There’s a crown of cords encircling my head, and I’m staring straight into a computer monitor, where a rainbow glob dances across the screen as numbers fluctuate and multicolored bars bounce along the periphery. My job, as a pretend patient in the Goleta office of psychologist Dr. Dan Staso, is to push the rainbow wave as high as I can and keep it there, but the only tools available are my thoughts. When I concentrate intently and honestly on the goal, the swell rises and holds, but when I get distracted, utter a comment, or begin to think this little game is too easy, the tide recedes, its associated numbers and bars plunging as well.
I’m playing a mental sport of sorts, but it’s quite a physical task, too, even if I can’t “feel” it: The wave corresponds to the flow of blood into my frontal lobes, and training how to increase that inner surge might just make me smarter, quicker, and happier. And for those out there who suffer from such maladies as anxiety, alcoholism, depression, or attention deficit disorder, this kind of neurofeedback treatment may be a noninvasive, likely cheaper solution to your woes than the standard pills and procedures, according to Staso.

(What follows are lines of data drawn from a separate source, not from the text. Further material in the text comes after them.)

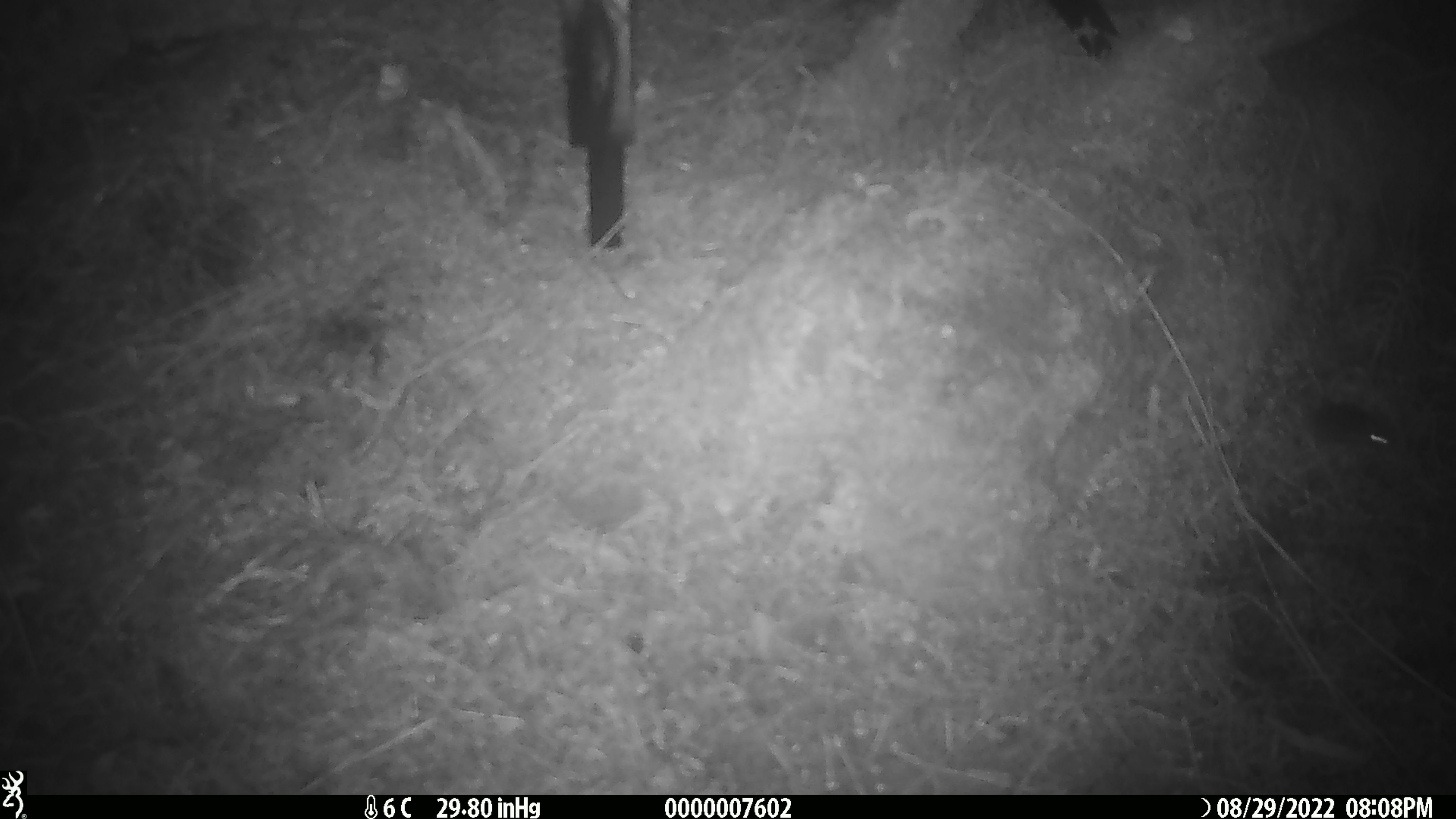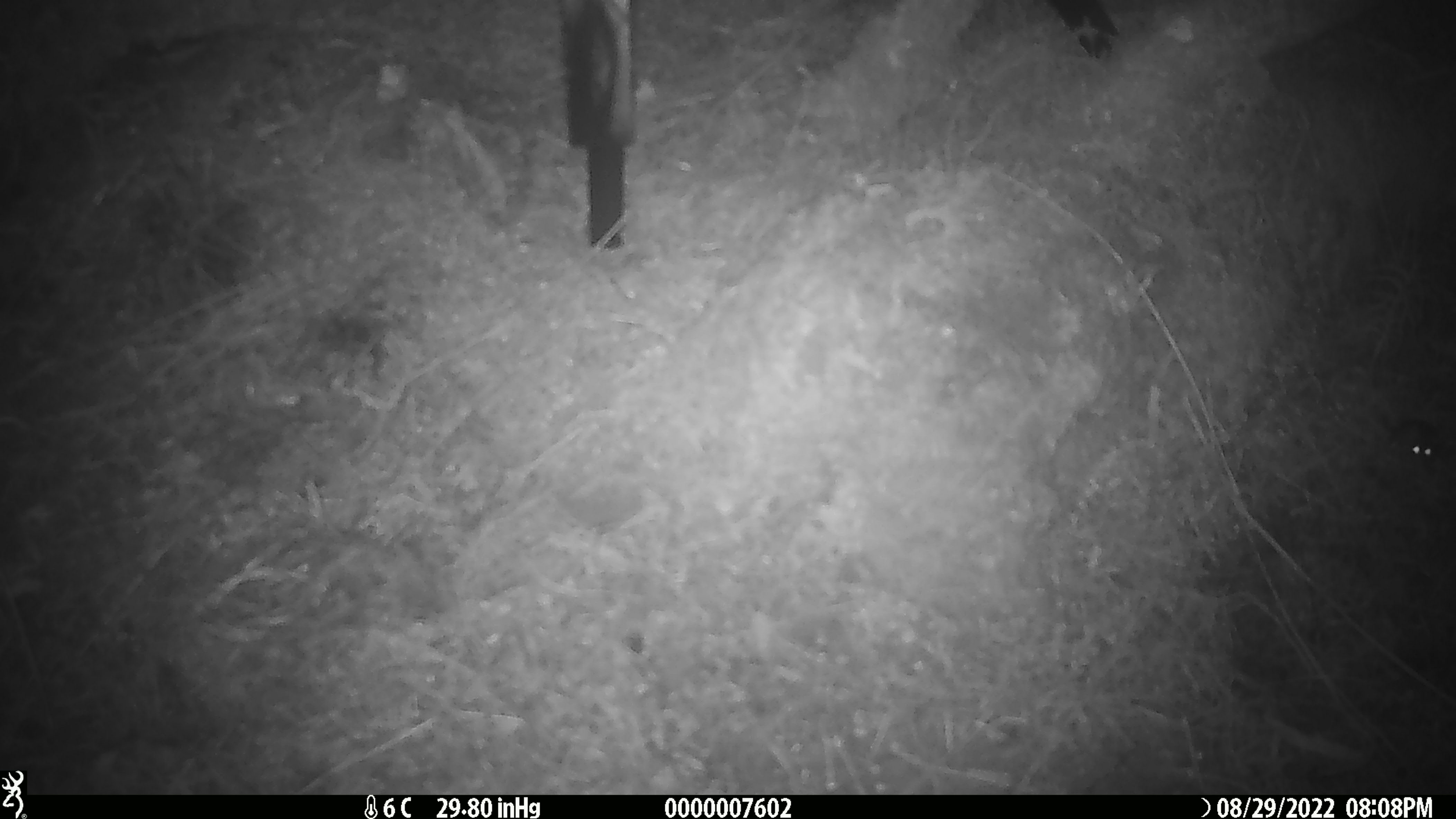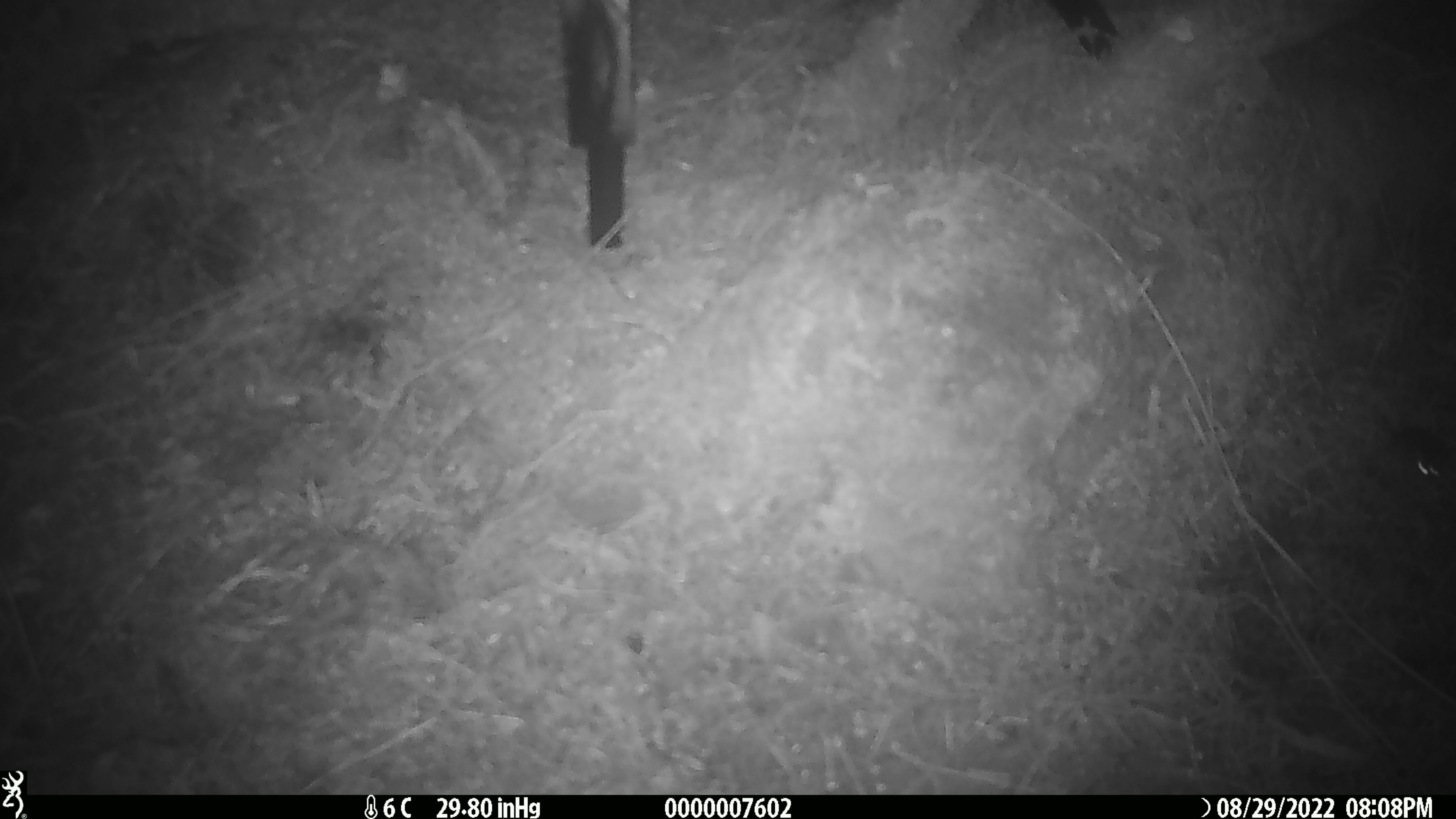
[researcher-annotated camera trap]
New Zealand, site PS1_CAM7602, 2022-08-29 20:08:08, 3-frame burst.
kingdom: Animalia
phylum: Chordata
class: Mammalia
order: Rodentia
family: Muridae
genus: Mus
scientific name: Mus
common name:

Staso, a psychologist who’s been interested in the idea of neurofeedback since learning about it from pioneer Margaret Ayers in 1983, figured that, by the 21st century, it would catch on quick. “I had no idea how far out there I was — that clearly has not happened,” said Staso, who believes that it can make people calmer, react less dramatically if stressful situations arise, and rebound faster when it does. “I realized it would be up to clinicians like me to start making public appearances and writing about it.” He’ll give such a talk for the first time on January 15 at the Santa Barbara Public Library’s Faulkner Gallery.